## Exercise details
Reproduce the entire listing word for word.

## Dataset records
******************************
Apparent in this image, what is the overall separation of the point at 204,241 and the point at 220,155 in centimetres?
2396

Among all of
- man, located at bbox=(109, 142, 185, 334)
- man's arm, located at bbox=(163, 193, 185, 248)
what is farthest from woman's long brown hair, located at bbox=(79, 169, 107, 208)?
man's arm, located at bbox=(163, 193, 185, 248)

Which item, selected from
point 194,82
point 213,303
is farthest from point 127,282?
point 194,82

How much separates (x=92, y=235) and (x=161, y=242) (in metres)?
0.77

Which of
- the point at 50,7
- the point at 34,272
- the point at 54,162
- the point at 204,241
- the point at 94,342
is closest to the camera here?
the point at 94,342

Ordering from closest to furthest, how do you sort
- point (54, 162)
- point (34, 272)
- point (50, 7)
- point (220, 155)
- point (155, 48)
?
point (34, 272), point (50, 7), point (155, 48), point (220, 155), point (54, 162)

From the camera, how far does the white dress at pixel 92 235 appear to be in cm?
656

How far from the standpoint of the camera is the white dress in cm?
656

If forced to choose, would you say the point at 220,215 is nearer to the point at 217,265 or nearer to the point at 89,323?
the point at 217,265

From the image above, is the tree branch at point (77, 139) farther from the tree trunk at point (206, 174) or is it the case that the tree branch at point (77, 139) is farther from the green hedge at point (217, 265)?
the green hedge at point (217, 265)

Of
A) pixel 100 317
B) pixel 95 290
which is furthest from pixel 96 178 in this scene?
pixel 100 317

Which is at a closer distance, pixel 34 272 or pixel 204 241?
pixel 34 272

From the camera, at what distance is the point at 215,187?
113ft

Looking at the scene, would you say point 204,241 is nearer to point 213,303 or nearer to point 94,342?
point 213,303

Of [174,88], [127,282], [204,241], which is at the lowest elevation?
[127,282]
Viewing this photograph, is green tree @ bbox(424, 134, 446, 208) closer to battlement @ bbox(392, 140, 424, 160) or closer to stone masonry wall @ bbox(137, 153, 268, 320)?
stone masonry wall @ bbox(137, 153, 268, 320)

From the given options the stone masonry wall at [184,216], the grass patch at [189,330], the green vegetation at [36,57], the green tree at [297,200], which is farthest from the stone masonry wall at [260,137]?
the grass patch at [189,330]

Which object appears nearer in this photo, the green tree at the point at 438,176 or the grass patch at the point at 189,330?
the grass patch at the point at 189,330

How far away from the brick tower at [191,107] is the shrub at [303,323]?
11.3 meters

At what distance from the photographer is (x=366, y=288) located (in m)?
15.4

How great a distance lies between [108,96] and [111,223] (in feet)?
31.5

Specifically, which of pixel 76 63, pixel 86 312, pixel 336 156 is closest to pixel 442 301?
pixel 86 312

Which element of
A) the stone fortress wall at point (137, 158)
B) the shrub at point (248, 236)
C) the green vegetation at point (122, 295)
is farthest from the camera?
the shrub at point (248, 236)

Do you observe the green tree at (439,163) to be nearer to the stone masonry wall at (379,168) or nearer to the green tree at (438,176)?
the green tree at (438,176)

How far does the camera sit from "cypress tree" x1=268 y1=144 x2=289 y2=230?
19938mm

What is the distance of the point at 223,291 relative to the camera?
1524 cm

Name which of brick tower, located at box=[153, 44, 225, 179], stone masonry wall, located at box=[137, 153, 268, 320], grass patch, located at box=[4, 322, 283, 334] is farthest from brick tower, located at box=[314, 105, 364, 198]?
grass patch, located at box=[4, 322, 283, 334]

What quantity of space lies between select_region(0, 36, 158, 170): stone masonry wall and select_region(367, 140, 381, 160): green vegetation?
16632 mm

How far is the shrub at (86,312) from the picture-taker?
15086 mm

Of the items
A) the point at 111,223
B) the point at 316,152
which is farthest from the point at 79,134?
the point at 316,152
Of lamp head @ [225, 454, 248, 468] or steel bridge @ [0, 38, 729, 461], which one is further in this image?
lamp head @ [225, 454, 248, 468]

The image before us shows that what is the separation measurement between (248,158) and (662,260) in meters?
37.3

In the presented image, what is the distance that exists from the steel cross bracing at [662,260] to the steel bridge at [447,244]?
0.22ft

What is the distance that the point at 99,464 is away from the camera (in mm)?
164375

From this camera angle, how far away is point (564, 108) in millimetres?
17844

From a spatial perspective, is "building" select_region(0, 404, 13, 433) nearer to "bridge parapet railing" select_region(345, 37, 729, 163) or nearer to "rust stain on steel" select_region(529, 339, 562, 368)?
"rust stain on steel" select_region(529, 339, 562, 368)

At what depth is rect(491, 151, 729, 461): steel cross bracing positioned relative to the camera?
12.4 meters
******************************
## Task result
Apparent in this image, what is the overall separation of the point at 204,241 and the point at 220,155 in centimetres?
2396

Among all of
- man, located at bbox=(109, 142, 185, 334)
- man's arm, located at bbox=(163, 193, 185, 248)
what is farthest from woman's long brown hair, located at bbox=(79, 169, 107, 208)?
man's arm, located at bbox=(163, 193, 185, 248)

Which item, selected from
point 194,82
point 213,303
is farthest from point 127,282?
point 194,82

How much separates (x=92, y=235) and (x=161, y=242) (in metres)?
0.77

Which of
- the point at 50,7
- the point at 34,272
- the point at 54,162
- the point at 204,241
- the point at 94,342
is closest to the camera here?
the point at 94,342

Ordering from closest to furthest, how do you sort
- point (54, 162)
- point (34, 272)
- point (50, 7)
- point (220, 155)
- point (155, 48)
?
point (34, 272), point (50, 7), point (155, 48), point (220, 155), point (54, 162)

From the camera, how far does the white dress at pixel 92 235 appear to be in cm?
656

How far from the standpoint of the camera is the white dress in cm?
656

If forced to choose, would you say the point at 220,215 is nearer to the point at 217,265 or nearer to the point at 89,323?
the point at 217,265

From the image above, is the tree branch at point (77, 139) farther from the tree trunk at point (206, 174) or is it the case that the tree branch at point (77, 139) is farther from the green hedge at point (217, 265)?
the green hedge at point (217, 265)

Of
A) pixel 100 317
B) pixel 95 290
which is furthest from pixel 96 178 in this scene?
pixel 100 317

Which is at a closer distance, pixel 34 272 or pixel 204 241?
pixel 34 272

From the camera, at what distance is the point at 215,187?
113ft

Looking at the scene, would you say point 204,241 is nearer to point 213,303 or nearer to point 94,342?
point 213,303

Of [174,88], [127,282], [204,241], which is at the lowest elevation?
[127,282]
Viewing this photograph, is green tree @ bbox(424, 134, 446, 208) closer to battlement @ bbox(392, 140, 424, 160) or closer to stone masonry wall @ bbox(137, 153, 268, 320)?
stone masonry wall @ bbox(137, 153, 268, 320)

From the given options the stone masonry wall at [184,216], the grass patch at [189,330], the green vegetation at [36,57], the green tree at [297,200], which is farthest from the stone masonry wall at [260,137]?
the grass patch at [189,330]

Which object appears nearer in this photo, the green tree at the point at 438,176 or the grass patch at the point at 189,330?
the grass patch at the point at 189,330

How far away from the brick tower at [191,107] is the shrub at [303,323]?
11.3 meters

At what distance from the photographer is (x=366, y=288) located (in m)?
15.4

How great a distance lies between [108,96] and [111,223] (in feet)?
31.5

Specifically, which of pixel 76 63, pixel 86 312, pixel 336 156 is closest to pixel 442 301?
pixel 86 312

Which element of
A) the stone fortress wall at point (137, 158)
B) the shrub at point (248, 236)
C) the green vegetation at point (122, 295)
is farthest from the camera?
the shrub at point (248, 236)

Do you observe the green tree at (439,163) to be nearer to the stone masonry wall at (379,168) or nearer to the green tree at (438,176)?
the green tree at (438,176)

How far does the camera sit from "cypress tree" x1=268 y1=144 x2=289 y2=230?
19938mm

What is the distance of the point at 223,291 relative to the camera?
1524 cm

Name which of brick tower, located at box=[153, 44, 225, 179], stone masonry wall, located at box=[137, 153, 268, 320], grass patch, located at box=[4, 322, 283, 334] is farthest from brick tower, located at box=[314, 105, 364, 198]?
grass patch, located at box=[4, 322, 283, 334]

What quantity of space lies between select_region(0, 36, 158, 170): stone masonry wall and select_region(367, 140, 381, 160): green vegetation?
16632 mm

How far is the shrub at (86,312) from the picture-taker?
15086 mm

Of the items
A) the point at 111,223
B) the point at 316,152
which is farthest from the point at 79,134?
the point at 316,152
Of lamp head @ [225, 454, 248, 468] or steel bridge @ [0, 38, 729, 461], which one is further in this image?
lamp head @ [225, 454, 248, 468]

The image before us shows that what is the separation measurement between (248,158) and (662,260) in meters?
37.3

In the presented image, what is the distance that exists from the steel cross bracing at [662,260] to the steel bridge at [447,244]?
0.22ft

What is the distance that the point at 99,464 is away from the camera (in mm)?
164375

From this camera angle, how far away is point (564, 108) in millimetres?
17844

From a spatial perspective, is "building" select_region(0, 404, 13, 433) nearer to "bridge parapet railing" select_region(345, 37, 729, 163) or nearer to "rust stain on steel" select_region(529, 339, 562, 368)?
"rust stain on steel" select_region(529, 339, 562, 368)

At what depth is rect(491, 151, 729, 461): steel cross bracing positioned relative to the camera?
12.4 meters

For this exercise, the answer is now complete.